I just found out my parents read my blog. Dude. I just found out my PARENTS read my blog. I mean…Dude. My PARENTS…READ…MY…BLOG. Really. Dude, my parents read MY blog. I mean… really…my PARENTS read my blog. Really. I mean… Dude!
(Dang. What have I written about? Please tell me I didn’t talk about that time…no. Not stupid enough to bring that up in public. Safe on that one. I know I talked about my Dad and some of his investigation stuff; I’m sure I talked about Mom’s writing. I don’t think I’m in trouble for that. Dude – my parents! Please tell me I didn’t swear! Did I blame them for my sense of humor? After all, it is their fault. But I don’t necessarily want to blame them in public. Wait, does a rambling, parenthetical aside count as blaming in public? What did I just do? Wait a minute, there was that time I wanted to write about…no, didn’t do that one either. Sheesh. I need a drink. No, no, I mean tea. In fact I’m drinking tea write now – Earl Gray – Twining’s to be exact. Honest. I swear. Not that kind of swear. I mean…Sheesh!)
Everything changes when someone is looking over your shoulder. Which raises the question, just how many people look over our shoulders when we write an audit report?
Well, first there is the Auditor-in-Charge whose job is to make sure every single word is properly supported in the workpapers meaning a barrage of minutia-focused review notes and corrections requiring rewrites of the workpapers themselves before requesting a rewrite of the report followed by another rewrite of the report and then a rewrite that he likes to call the first rough draft of the report and for which he is willing to take full responsibility unless it needs to be rewritten again.
Next is the Audit Manager whose job is to ensure that everyone knows she knows exactly what is going on and that she has the “pulse” of audit which she feels can be exhibited best by asking for “a couple of small changes” to the rough draft which usually means two major rewrites that so completely change the report that you can actually turn in the first draft you gave the Auditor-in-Charge (which is just as well because, since you did most of the audit work, you probably had the best idea what was going on in the first place) and it really doesn’t matter because the whole point of the manager asking for those rewrites was never to make a better report but to make sure it had her “spin”.

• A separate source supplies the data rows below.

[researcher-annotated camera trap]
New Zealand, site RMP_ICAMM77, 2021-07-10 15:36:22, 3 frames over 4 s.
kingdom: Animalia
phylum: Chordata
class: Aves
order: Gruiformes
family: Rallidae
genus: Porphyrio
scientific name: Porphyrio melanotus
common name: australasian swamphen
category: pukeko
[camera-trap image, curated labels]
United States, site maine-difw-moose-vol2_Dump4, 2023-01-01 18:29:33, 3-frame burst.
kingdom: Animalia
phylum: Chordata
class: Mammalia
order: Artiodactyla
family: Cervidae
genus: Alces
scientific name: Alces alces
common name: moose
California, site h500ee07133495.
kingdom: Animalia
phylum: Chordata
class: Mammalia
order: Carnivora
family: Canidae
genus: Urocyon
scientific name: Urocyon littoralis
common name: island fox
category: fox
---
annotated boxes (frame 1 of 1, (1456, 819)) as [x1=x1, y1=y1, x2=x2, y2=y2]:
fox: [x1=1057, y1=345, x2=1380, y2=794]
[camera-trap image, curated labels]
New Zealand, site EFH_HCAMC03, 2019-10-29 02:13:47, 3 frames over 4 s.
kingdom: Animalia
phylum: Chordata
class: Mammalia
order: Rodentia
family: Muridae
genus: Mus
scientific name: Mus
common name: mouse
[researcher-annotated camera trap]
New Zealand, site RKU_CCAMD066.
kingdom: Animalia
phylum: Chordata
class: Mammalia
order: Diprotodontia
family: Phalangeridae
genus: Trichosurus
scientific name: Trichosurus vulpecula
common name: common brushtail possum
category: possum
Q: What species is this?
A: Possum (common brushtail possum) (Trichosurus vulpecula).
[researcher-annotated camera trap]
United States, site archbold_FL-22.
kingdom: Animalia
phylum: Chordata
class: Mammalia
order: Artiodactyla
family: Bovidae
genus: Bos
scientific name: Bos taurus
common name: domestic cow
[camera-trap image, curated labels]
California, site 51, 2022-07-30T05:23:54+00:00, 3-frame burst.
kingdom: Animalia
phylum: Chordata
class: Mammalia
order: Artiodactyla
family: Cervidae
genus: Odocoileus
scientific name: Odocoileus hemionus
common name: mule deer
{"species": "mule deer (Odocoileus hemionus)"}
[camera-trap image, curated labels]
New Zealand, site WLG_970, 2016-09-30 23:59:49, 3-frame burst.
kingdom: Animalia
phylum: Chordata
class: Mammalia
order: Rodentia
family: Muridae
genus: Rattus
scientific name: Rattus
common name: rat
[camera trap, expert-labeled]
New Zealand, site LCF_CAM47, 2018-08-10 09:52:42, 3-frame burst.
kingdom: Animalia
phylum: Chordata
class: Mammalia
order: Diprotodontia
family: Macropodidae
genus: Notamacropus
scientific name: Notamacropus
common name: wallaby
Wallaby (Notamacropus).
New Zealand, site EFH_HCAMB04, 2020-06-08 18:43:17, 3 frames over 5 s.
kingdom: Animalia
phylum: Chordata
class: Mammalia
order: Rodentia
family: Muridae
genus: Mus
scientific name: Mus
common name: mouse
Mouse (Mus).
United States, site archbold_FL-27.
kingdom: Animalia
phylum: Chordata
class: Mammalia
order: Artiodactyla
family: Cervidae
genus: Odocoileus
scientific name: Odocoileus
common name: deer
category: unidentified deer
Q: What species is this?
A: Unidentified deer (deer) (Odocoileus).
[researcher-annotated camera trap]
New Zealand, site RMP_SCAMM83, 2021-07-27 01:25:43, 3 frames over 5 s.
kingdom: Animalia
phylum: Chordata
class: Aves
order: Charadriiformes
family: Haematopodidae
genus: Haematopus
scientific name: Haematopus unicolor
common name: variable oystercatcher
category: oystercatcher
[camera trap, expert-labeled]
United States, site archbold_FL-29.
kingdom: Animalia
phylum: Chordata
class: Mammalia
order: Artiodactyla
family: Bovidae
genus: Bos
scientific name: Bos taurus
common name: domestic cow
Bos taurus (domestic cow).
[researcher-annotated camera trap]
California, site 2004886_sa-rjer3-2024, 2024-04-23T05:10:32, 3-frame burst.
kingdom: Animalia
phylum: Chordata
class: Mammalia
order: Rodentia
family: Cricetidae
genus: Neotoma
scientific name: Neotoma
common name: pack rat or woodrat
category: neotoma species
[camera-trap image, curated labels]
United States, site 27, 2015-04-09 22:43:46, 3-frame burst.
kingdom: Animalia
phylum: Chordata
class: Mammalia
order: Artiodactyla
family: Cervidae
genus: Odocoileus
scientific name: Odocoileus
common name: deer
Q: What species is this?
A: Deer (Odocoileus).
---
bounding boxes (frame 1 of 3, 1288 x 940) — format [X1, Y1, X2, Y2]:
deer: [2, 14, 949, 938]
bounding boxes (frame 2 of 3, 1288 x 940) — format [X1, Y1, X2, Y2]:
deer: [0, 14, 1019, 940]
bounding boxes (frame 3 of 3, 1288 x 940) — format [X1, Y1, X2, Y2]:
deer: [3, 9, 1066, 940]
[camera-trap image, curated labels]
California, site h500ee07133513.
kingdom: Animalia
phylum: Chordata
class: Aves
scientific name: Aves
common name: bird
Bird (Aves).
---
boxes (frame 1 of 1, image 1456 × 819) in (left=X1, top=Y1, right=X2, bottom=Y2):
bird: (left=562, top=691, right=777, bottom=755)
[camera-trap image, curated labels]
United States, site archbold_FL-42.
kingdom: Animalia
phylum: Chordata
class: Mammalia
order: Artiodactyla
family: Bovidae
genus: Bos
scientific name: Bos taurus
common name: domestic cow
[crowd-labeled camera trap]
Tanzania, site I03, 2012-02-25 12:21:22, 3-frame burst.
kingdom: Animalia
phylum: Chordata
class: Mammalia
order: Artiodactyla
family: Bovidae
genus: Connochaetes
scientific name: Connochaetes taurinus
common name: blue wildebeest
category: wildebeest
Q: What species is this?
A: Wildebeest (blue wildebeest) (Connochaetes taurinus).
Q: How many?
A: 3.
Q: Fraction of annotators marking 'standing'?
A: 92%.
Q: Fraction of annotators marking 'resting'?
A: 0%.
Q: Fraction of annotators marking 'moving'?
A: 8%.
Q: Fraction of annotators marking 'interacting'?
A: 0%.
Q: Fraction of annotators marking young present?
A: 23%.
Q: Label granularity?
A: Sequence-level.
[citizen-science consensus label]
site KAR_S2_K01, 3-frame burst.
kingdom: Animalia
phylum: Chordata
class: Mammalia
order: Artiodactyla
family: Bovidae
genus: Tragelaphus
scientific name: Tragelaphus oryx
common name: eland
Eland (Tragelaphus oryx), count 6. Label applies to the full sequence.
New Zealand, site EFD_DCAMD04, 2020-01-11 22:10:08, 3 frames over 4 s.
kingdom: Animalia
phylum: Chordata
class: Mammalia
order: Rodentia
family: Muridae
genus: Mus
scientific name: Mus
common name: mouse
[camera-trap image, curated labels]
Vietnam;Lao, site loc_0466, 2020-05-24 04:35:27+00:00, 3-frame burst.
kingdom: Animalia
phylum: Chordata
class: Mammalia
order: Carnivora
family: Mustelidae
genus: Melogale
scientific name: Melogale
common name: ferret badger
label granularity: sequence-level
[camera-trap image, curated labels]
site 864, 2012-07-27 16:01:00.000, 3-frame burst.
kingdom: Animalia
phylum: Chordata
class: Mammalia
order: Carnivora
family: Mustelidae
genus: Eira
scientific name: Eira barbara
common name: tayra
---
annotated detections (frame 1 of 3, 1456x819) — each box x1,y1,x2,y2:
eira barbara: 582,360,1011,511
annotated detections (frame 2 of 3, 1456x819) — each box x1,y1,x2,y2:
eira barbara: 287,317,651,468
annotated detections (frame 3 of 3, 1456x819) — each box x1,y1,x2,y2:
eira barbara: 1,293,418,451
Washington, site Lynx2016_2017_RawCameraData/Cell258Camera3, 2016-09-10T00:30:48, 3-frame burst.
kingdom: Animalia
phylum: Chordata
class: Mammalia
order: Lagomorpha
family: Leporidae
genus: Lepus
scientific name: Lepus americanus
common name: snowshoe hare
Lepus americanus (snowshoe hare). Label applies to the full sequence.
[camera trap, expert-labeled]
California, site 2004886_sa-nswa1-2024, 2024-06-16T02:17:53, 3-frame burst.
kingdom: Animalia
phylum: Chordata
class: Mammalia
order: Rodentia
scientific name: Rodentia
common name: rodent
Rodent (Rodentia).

Next are the auditees whose only concern is to make themselves look good and, in spite of your having spent unending weekly meetings updating them on the progress of the audit and in spite of ensuring they understood the purpose of the audit and in spite of spelling out every step of the audit process and in spite of discussing every issue, large and small, as each arose and in spite of working with them to develop appropriate corrective action and in spite of getting every form of agreement shy of a signed affidavit, notarized, with an 8x10 glossy containing circles and arrows and a paragraph on the back, in spite of all that, when they actually see it in the black and white of a printed piece of paper they completely disagree and say they were never told and they will need to talk to the CAE because they’ve never been so insulted.
Next is the CAE who deigns to speak to the auditors every once in a while to “see how things are going” and to ask “so, have you seen any good risks lately” and to joke about the good old days when the wounded were grateful to be bayoneted and then holes back up in his office to use his dart board or wheel of fortune or magic 8-ball or Ouija board or words randomly chosen from the dictionary in order to come up with those ferkakteh audits that wind up on the plan which is how this audit wound up in your lap with a strong implication that, if there were no findings, then you weren’t even looking, but he still wants to make sure the auditee is happy with the report.
Next is the audit committee who are a nameless, faceless group of (you assume) old, grey, bearded men who sit around and reminisce about when the Hindenburg went down and are still trying to figure out what happened to slide rules and think risk is just another word for nothing left to lose, but they get together (so you’ve heard) once every few months, whether they need to or not, to discuss whatever it is they discuss and, every once in a while, pass judgment on the words that are written by lowly auditors like you.
And, finally, hovering over your proverbial shoulder through every single step of the writing process is the little editor whispering “helpful” hints into your ear (generally wearing a devil’s costume and, unlike what we have been led to believe by years of Warner Brothers cartoons, in this case there is no angel on the other shoulder because there is no angel in report writing) and he’s the one that reminds you that you can never remember the difference between affect and effect and thunders out “too much passive voice, too much passive voice” and reminds you of that report 5 years ago where you misstated the out-of-balance by 10% and that hints your boss never liked you in the first place and that causes you to rewrite the rewrites of your own rewrites five extra times.
And with all those people watching, is it any reason we have trouble getting a report out on time?